Kepler job manager
Features of a proposed job manager to be used as a common back end to web-based UIs for Kepler.
Overview
Despite the diversity of the requirements for web-based UIs to Kepler, there appears to be a shared need for a long-running, stateful job manager to serve as a backend to web-based UIs. This job manager would run multiple instances of Kepler as need to handle concurrent workflow execution requests, and would enable web UIs to stage, start, abort, and monitor runs.
We have begun defining the job manager system in terms of the messages one would expect a web UI to send to the job manager
Messages to the job manager from a web-based UI
- Send authentication credentials.
- Store a workflow specification (or possibly a self-contained kar file including required .class files, jars, etc).

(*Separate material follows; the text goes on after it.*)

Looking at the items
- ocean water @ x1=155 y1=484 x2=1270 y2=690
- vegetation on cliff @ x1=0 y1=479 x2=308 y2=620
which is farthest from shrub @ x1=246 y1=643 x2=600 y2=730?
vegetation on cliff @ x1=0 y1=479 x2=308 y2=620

- Stage data and parameter values for a run of a workflow (may be called multiple times before starting a workflow).
- Specify resources for a staged run (e.g., whether the workflow should run in its own JVM or inside the application server).
- Start a staged workflow run.
- Get a handle to the input manager for a running workflow.
- Get a handle to the output manager for a running workflow.
- Request run status (is it running, how long has it been running, etc).
- Request list of jobs running (that are visible based on privileges of user).
- Pause a running workflow run.
- Resume a workflow run.
- Stop a workflow run.
- Forcibly terminate and clean up a workflow run.
- Request callbacks for events (e.g., run completion, exceptions, run status changes, any state updates resulting from other messages)
- Get list of workflow run products after a run completes.
- Get a run product after a run completes.
Issues
- Should it be possible to upload more than a .moml file (e.g., .class files) to the job manager? What are the implications for application server security, user administration, etc?
- If we store staged and output data as files behind the application server, where do they go and what persistence and security issues result?
- Is the job manager useful for a detachable desktop client as well?
- Could the job manager be used in distributed execution contexts?